Abstract: In the task of 3D reconstruction of X-ray coronary artery, matching vessel branches in different viewpoints is a challenging task. In this study, this task is transformed into the process of vessel branches instance segmentation and then matching branches of the same color, and an instance segmentation network (YOLO-CAVBIS) is proposed specifically for deformed and dynamic vessels. Firstly, since the left and right coronary artery branches are not easy to distinguish, a coronary artery classification dataset is produced and the left and right coronary artery arteries are classified using the YOLOv8-cls classification model, and then the classified images are fed into two parallel YOLO-CAVBIS networks for coronary artery branches instance segmentation. Finally, the branches with the same color of branches in different viewpoints are matched. The experimental results show that the accuracy of the coronary artery classification model can reach 100%, and the mAP50 of the proposed left coronary branches instance segmentation model reaches 98.4%, and the mAP50 of the proposed right coronary branches instance segmentation model reaches 99.4%. In terms of extracting features of deformed and dynamic blood vessels, the YOLO-CAVBIS network proposed in this study is more applicable and advantageous than other types of instance segmentation networks, and can be used as a baseline model for the task of coronary artery branches instance segmentation. Code repository: \url{https://gitee.com/zaleman/ca_instance_segmentation}
All pretrain model in Baidu Cloud Disk: pretrain_model.zip
Link: https://pan.baidu.com/s/1tGarwELlwmNvNszx2ezVcA?pwd=3f7j Extraction code: 3f7j
Please download the pre-trained model and unzip it into the pretrain_model folder in the project directory.
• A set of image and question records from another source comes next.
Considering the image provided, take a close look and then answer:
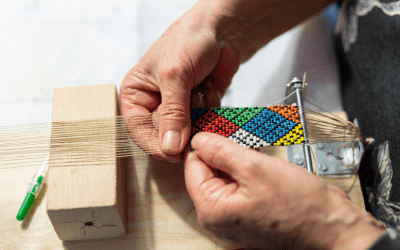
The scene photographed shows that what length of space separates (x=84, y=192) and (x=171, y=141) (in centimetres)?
24

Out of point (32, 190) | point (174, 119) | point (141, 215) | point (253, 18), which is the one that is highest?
point (253, 18)

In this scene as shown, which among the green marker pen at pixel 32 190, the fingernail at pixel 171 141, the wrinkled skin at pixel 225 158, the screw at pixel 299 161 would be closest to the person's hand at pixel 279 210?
the wrinkled skin at pixel 225 158

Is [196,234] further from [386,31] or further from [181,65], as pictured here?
[386,31]

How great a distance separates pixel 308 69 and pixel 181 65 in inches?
26.7

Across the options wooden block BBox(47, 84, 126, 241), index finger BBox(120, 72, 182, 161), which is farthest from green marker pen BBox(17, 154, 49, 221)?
index finger BBox(120, 72, 182, 161)

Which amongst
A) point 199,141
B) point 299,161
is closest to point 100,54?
point 199,141

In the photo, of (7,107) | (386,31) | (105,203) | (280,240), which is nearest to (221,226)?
(280,240)

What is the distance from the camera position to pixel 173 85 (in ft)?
2.52

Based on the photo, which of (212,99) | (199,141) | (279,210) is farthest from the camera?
(212,99)

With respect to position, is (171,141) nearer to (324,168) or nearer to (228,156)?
(228,156)

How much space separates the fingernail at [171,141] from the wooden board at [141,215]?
0.46ft

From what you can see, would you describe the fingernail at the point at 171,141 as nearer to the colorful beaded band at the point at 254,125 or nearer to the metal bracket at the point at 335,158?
the colorful beaded band at the point at 254,125

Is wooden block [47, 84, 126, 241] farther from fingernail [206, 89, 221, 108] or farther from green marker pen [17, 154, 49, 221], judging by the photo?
fingernail [206, 89, 221, 108]

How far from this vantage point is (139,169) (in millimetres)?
875
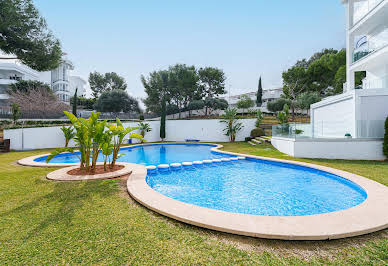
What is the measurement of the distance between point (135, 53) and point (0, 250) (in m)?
18.7

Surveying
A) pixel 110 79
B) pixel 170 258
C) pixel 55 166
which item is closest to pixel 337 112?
pixel 170 258

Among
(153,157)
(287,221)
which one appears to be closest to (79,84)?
(153,157)

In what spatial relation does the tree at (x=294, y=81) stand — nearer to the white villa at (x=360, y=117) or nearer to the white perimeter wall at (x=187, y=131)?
the white perimeter wall at (x=187, y=131)

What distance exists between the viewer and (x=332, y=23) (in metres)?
17.1

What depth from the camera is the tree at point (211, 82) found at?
119 feet

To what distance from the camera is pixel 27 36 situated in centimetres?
1179

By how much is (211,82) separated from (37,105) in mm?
27363

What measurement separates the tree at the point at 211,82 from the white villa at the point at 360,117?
80.0ft

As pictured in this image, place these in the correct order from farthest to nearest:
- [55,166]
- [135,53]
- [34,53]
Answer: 1. [135,53]
2. [34,53]
3. [55,166]

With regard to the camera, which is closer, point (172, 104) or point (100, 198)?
point (100, 198)

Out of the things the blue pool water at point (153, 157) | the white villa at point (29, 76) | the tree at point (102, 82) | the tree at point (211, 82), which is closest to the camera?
the blue pool water at point (153, 157)

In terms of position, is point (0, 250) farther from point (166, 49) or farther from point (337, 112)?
point (166, 49)

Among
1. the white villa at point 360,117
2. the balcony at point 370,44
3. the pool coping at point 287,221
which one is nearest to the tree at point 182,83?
the white villa at point 360,117

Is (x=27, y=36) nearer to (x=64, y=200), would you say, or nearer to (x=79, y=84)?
(x=64, y=200)
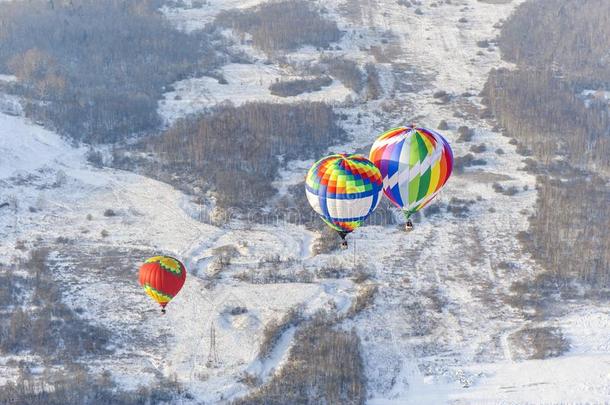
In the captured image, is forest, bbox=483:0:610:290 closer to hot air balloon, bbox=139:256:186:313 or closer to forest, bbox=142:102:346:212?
forest, bbox=142:102:346:212

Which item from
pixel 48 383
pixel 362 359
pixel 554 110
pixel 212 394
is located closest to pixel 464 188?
pixel 554 110

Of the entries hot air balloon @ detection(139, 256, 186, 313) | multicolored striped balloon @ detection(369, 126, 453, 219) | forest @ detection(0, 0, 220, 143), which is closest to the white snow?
forest @ detection(0, 0, 220, 143)

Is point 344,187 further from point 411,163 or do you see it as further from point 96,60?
point 96,60

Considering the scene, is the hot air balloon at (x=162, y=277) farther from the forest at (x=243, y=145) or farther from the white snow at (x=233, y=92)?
the white snow at (x=233, y=92)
+---example # example pictures
+---pics # Experimental pictures
+---pretrain_model # onnx pretrain model
\----RCA_onnx.onnx # The right coronary artery branches Instance segmentation onnx
\----LCA_onnx.onnx # The left coronary artery branches Instance segmentation onnx
\----tube_onnx.onnx # Root node identification onnx
\----Yolov8-cls.onnx #Categorical onnx
+---runs # Store the results saved after execution
+---script # Necessary code folder
mian.py # Main file for executionHere a set of left coronary artery and a set of right coronary artery data is prepared, running the main.py file will load the pre-trained model and output the 3D vessels. It contains the implementation of methods such as root node identification, big bar branch extraction, left and right branch matching, 3D coordinate calculation, and 3D rendering.
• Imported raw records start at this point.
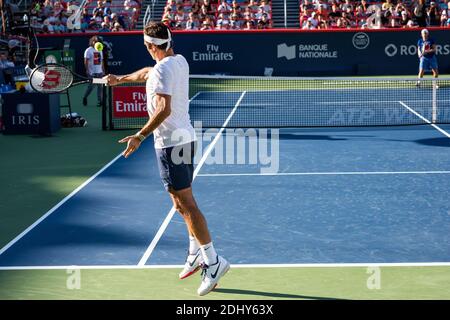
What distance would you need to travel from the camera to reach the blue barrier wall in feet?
103

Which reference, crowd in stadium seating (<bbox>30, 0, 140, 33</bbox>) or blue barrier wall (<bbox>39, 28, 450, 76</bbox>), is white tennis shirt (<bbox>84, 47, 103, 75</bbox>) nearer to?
blue barrier wall (<bbox>39, 28, 450, 76</bbox>)

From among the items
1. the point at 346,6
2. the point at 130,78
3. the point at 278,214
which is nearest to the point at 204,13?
the point at 346,6

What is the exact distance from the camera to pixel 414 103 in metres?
21.5

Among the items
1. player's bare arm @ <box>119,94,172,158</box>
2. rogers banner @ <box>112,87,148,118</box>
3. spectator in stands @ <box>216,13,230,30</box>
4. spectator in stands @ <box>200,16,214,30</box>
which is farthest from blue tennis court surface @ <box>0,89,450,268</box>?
spectator in stands @ <box>216,13,230,30</box>

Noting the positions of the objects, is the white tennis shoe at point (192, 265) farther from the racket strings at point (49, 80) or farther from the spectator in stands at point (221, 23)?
the spectator in stands at point (221, 23)

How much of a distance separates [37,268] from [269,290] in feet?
7.17

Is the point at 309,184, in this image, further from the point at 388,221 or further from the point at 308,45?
the point at 308,45

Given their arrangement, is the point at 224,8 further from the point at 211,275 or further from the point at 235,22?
the point at 211,275

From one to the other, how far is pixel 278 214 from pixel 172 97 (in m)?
3.23

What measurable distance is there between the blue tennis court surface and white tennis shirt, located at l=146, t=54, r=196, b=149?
140 centimetres

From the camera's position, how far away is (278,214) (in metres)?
9.60

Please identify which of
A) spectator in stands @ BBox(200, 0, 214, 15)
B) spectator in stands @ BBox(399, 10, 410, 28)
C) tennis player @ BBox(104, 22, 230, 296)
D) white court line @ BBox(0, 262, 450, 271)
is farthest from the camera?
spectator in stands @ BBox(200, 0, 214, 15)

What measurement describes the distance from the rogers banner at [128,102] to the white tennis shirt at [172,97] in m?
10.9

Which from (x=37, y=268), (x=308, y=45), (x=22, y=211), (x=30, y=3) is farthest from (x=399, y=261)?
(x=30, y=3)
(1) The Coronary Branch Instance Segmentation algorithm is implemented using the ultralytics package, which contains the implementation of the YOLO-CAVISD algorithm, with its model configuration file in ./ultralytics/ultralytics/cfg/models/myseg. And its model deformable convolution mold is in ./ultralytics/ultralytics/nn/modules/block.py. How to train prepare the data and train the model please refer to the YOLOv8 official instructions of ultralytics(https://github.com/ultralytics/ultralytics). We need to train to get onnx model for mian.py file call.
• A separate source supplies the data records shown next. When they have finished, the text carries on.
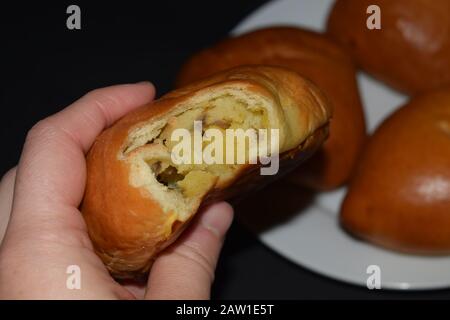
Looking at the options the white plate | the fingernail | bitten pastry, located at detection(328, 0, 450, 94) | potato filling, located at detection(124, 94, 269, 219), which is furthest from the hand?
bitten pastry, located at detection(328, 0, 450, 94)

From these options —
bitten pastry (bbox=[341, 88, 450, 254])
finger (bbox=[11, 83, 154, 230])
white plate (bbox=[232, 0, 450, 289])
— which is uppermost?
finger (bbox=[11, 83, 154, 230])

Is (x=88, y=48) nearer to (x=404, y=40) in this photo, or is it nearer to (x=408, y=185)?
(x=404, y=40)

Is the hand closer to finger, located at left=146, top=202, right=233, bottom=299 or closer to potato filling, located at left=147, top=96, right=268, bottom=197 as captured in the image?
finger, located at left=146, top=202, right=233, bottom=299

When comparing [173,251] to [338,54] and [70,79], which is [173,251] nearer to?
[338,54]

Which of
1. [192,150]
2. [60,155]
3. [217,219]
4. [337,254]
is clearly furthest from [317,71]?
[60,155]

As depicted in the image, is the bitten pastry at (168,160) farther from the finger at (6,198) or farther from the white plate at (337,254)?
the white plate at (337,254)

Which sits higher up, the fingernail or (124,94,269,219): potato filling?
(124,94,269,219): potato filling

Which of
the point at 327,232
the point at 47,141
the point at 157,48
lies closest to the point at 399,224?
the point at 327,232
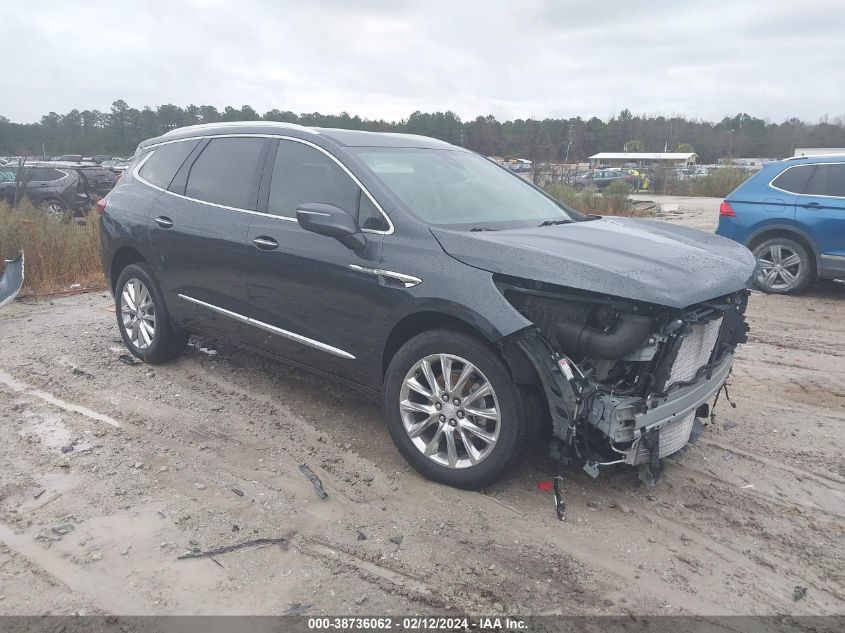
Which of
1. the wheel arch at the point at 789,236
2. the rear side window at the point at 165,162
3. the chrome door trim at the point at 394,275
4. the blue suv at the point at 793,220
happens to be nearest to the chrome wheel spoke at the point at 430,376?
the chrome door trim at the point at 394,275

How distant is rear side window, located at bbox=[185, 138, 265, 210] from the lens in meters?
4.56

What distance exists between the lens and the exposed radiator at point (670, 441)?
A: 322 cm

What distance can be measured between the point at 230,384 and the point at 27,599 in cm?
258

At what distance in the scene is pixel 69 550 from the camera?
3027 millimetres

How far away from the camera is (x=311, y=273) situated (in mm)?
4004

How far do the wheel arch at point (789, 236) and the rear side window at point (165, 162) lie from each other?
7082mm

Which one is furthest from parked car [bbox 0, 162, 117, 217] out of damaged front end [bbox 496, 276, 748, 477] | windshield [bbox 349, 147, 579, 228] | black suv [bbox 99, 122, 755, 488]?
damaged front end [bbox 496, 276, 748, 477]

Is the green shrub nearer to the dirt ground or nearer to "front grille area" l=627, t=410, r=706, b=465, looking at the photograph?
the dirt ground

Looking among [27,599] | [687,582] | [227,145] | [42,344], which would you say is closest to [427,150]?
[227,145]

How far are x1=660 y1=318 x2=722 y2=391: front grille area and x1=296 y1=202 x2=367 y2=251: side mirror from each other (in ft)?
5.85

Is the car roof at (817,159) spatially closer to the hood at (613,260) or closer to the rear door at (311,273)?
the hood at (613,260)

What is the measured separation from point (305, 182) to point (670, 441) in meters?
2.66

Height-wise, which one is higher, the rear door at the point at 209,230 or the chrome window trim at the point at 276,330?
the rear door at the point at 209,230

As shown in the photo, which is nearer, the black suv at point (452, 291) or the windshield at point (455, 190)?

A small portion of the data for each of the four datasets is available in the dataset folder of ultralytics for informational purposes only.
+ultralytics
| +---datasets
| | +---CAC8_yolo # Categorical data sets
| | | +---train
| | | | +---L_LAO_CAU #angle 1
| | | | \---R_RAO_CRA #angle 2
| | | \---val
| | | +---L_LAO_CAU
| | | \---R_RAO_CRA
| | +---tube_yolo #Root node identification dataset
| | | +---train
| | | | +---images
| | | | +---json
| | | | \---labels
| | | \---val
| | | +---images
| | | +---json
| | | \---labels
| | +---vessel_left #The left coronary artery branches Instance segmentation dataset
| | | +---train
| | | | +---images
| | | | +---json
| | | | \---labels
| | | \---val
| | | +---images
| | | +---json
| | | \---labels
| | \---vessel_right #The right coronary artery branches instance segmentation dataset
| | +---train
| | | +---images
| | | +---json
| | | \---labels
| | \---val
| | +---images
| | +---json
| | \---labels(2) The left and right coronary artery classification ref: ./script/CAC.py
(3) The left and right coronary artery branches segmentation ref: ./script/CAS.py
(4) Root node identification requires loading the root node identification model ./pretrain_model/tube.onnx.
(5) The left and right coronary artery branches matched in ./script/match.py with internal singled out vessel branch extraction in ./script/vessel_group.py.
(6) Calculate the 3D point method in ./script/compute_3d.py.
(7) The 3D rendering is in ./script/creat3D_tube.py.